Patient Privacy & PHI De-Identification Policy
This page explains how the Notomed's Note Summarizer handles data, how PHI is scrubbed client-side, and why our "Date Shifting" technique protects patient identity while preserving clinical context.
Patient privacy is the core priority of this web application. Notomed.dev's Note Summarizer performs all patient health information (PHI) removal **directly in your browser**.
This ensures that no identifiable patient information is ever stored, logged, or transmitted to any server or third-party API.
Executive Summary
- **Client-Side Only:** All scrubbing happens on your device before data transmission.
- **Date Shifting:** Dates are mathematically shifted to fake dates to hide the actual time of service while preserving clinical timelines.
- **Hard Redaction:** Names, phone numbers, and IDs are permanently removed.
- **No Retention:** No patient information is stored, logged, or used for training.
How We De-Identify Data
Before any text is sent to the AI model, our client-side engine processes your note through three distinct layers of protection:
1Hard Redaction (Removal)
The following direct identifiers are detected via pattern recognition and replaced with generic placeholders (e.g., [REDACTED_NAME]):
- Patient Names (Mr. Salvador → [REDACTED_NAME])
- Relatives' Names (e.g., Sister Jane → [REDACTED_NAME])
- Phone Numbers & Emails
- Medical Record Numbers (MRN), SSNs, Account IDs
- Home Addresses & ZIP Codes
2Date Shifting (Obfuscation)
To allow the AI to understand the progression of illness (e.g., "Creatinine rose over 3 days"), we do not simply delete dates. Instead, we use **Date Shifting**.
- A random "offset" (e.g., -42 days) is generated for each session.
- Every date in the document is shifted by that exact amount.

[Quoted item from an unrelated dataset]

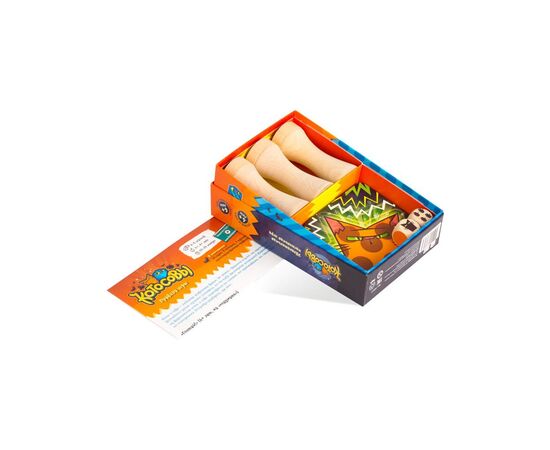 Настольная игра The Brainy Band Котосовы (УКР020), изображение 2 Настольная игра The Brainy Band Котосовы (УКР020), изображение 2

- **Result:** The AI sees a coherent timeline, but the dates (e.g., "Sept 15, 2025") do not correspond to the patient's actual hospital visit, preventing re-identification via admission logs.
3Provider & Facility Handling
Physician names (e.g., "Dr. Smith") and facility names are generally retained to provide clinical context.
**Why this is safe:** A doctor's name is only identifying if combined with a specific date and patient details. By removing the patient's identity and falsifying the dates (via shifting), the provider's name cannot be used to link the note back to a specific patient encounter.
Data Transmission & AI Processing
This application uses OpenAI's advanced language models for summarization.
- **Input:** Only the *scrubbed and date-shifted* text is sent to OpenAI.
- **Training:** We do not opt-in to data training. Your inputs are not used to improve OpenAI's models.
- **Logging:** Notomed does not save your notes to a database. Once you close the tab, the data is gone.
HIPAA Compliance & De-Identification
HIPAA describes two methods for de-identification: *Safe Harbor* and *Expert Determination*.
While the "Safe Harbor" method requires the removal of all dates, this tool utilizes a **Date Shifting** approach often used in clinical research. By shifting dates and scrubbing direct identifiers, we render the data unlinkable to the individual while maintaining the utility needed for high-quality clinical summarization.
Because identifiable elements are removed or obfuscated before leaving your device, the payload sent to the AI is not considered Protected Health Information (PHI).
User Responsibility & Disclaimer
Although our scrubber is highly advanced, no automated system is 100% perfect. Users are responsible for:
- Reviewing the scrubbed output (preview) before submission.
- Avoiding the upload of files containing highly sensitive, stigmatized, or non-clinical personal details.
- Ensuring their use of this tool complies with their institution's specific data policies.
Questions or Concerns?
If you have privacy concerns, please contact us via the feedback form on Notomed.dev.
Disclaimer: This document describes the technical measures taken to de-identify data. It does not constitute legal advice. Users are responsible for adhering to their local laws and institutional regulations regarding patient data.